Em cerimônia no Planalto, a presidente Dilma Rousseff apresentou os detalhes de um pacote enviado ao Congresso Nacional para tentar combater o problema da impunidade contra crimes de corrupção.
As principais medidas estabelecem a criminalização da prática de caixa dois; aplicação da Lei da Ficha Limpa para todos os cargos de confiança no Governo Federal; alienação antecipada dos bens apreendidos após atos de corrupção; responsabilização criminal de agentes públicos que não comprovarem a obtenção dos bens; e confisco de bens dos servidores públicos que tiverem enriquecimento incompatível com os ganhos.
No entanto, o cientista político Ernani Carvalho, da Universidade Federal de Pernambuco (UFPE), afirmou ser possível reduzir o problema da corrupção, mas é impossível acabar por ser inerente ao ser humano.
"É uma questão de tirar o melhor proveito de uma situação. Muitas vezes, por não estar saciado com o que tem, o ser humano vai buscar meios ilícitos para alcançar seus objetivos, seja recursos financeiros ou outros objetivos", frisou.
Ernani Carvalho alertou também para a existência de um cinismo social quanto à corrupção. "Há um grau de cinismo social, mas o comportamento deles no dia a dia, furando filas, passando na faixa de pedestre, também é um erro de conduta", analisou.
Potencial
A competitividade presente na sociedade amplia o potencial de corrupção, segundo o cientista político Jorge Almeida, da Universidade Federal da Bahia (UFBA), transformando o problema como algo global.
"Em qualquer sociedade competitiva onde exista dificuldade para se obter determinados recursos, há sempre o potencial de corrupção. Não é só uma característica ibérica porque existem casos em todo mundo. Evidentemente que dependendo de como o Estado e a sociedade agem contra isso faz com que quem pratique tenha até vergonha, levando alguns até ao suicídio", explicou o professor.
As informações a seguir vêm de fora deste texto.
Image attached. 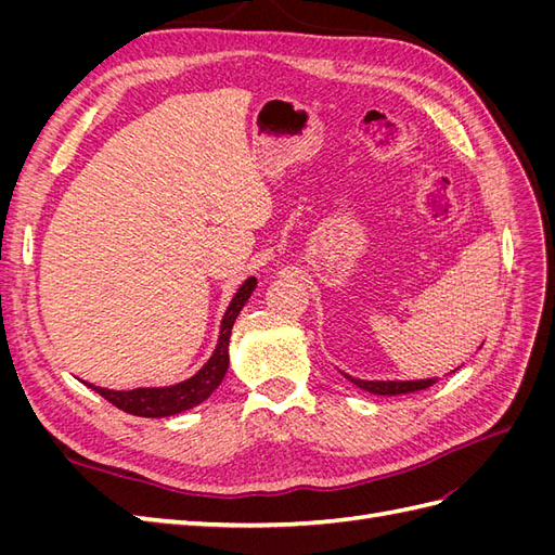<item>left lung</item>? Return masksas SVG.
Listing matches in <instances>:
<instances>
[{
	"label": "left lung",
	"instance_id": "8db88e82",
	"mask_svg": "<svg viewBox=\"0 0 555 555\" xmlns=\"http://www.w3.org/2000/svg\"><path fill=\"white\" fill-rule=\"evenodd\" d=\"M351 384H357L359 389L371 391L377 396H400V393H412V391H422L438 382V377H428V379H359L343 373Z\"/></svg>",
	"mask_w": 555,
	"mask_h": 555
}]
</instances>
O sociólogo Antônio Flávio Testa, da Universidade de Brasília (UnB), apontou para como a corrupção é reproduzida em diferentes setores, atingindo da máquina pública às famílias.
"Se você olhar pesquisas, vamos detectar que há no comportamento brasileiro cada vez mais crescente de burlar regras. Isso é cultural e cresce cada vez mais. É aí que está o problema, porque a corrupção do Estado é estrutural, a corrupção é reproduzida nas famílias, nas escolas. A política é corrupta. Os legisladores fazem leis com interpretações abertas", pontuou.
Antônio Flávio Testa acredita que a solução para o problema é maior também do que o simples investimento na formação cidadã, apesar de destacar ser preciso fazer um trabalho rígido desde a criança até o adulto. "O problema é mais profundo do que investir em cidadania. A questão está na formação do brasileiro. Tem que fazer um trabalho desde a criança até o adulto, com regras rígidas", avaliou.
Difícil
Para o professor da UnB, é muito difícil mudar essa realidade e alertou para que não se confunda uma sociedade potencialmente corrupta com desonesta. "Acredito que é uma situação muito difícil de ser mudada. Agora não se deve confundir com honestidade. Isso é um paradoxo. Em linhas gerais, as pessoas ficam indignadas com a roubalheira, com casos de corrupção, porque são honestas, mas quando acontecem com os mais próximos fazem vista grossa", defendeu Antônio Flávio Testa.
O sociólogo William Vella Nozaki, professor da Fundação Escola de Sociologia e Política de São Paulo (FESPSP), ressaltou também que o processo de formação da sociedade brasileira resultou numa população que ainda confunde as diferenças entre a esfera pública e o que significa a esfera privada.
Questionado sobre como é possível alterar essa realidade, William Nozaki disse acreditar que esta pergunta esteja sendo feita pela presidente Dilma Rousseff. "É um problema estrutural. Se não se amplia a cidadania, não tem como solucionar. O jeito é ampliar os canais de diálogo. Deve haver uma frente ampla de ações", disse o docente.
O cientista Jorge Almeida frisou que a média alta de casos de corrupção em cargos de direção do Estado prejudica qualquer mudança de pensamento em relação à questão. "Aqueles que estão na direção do Estado tem a obrigação maior de dar o exemplo. Se as pessoas veem que pessoas que estão no poder fazem, as pessoas acham que tem o direito de também fazer", explicou.
Já Ernani Carvalho, da UFPE, ressaltou que a solução do problema passará somente pela forma como a sociedade se posicionará diante da corrupção.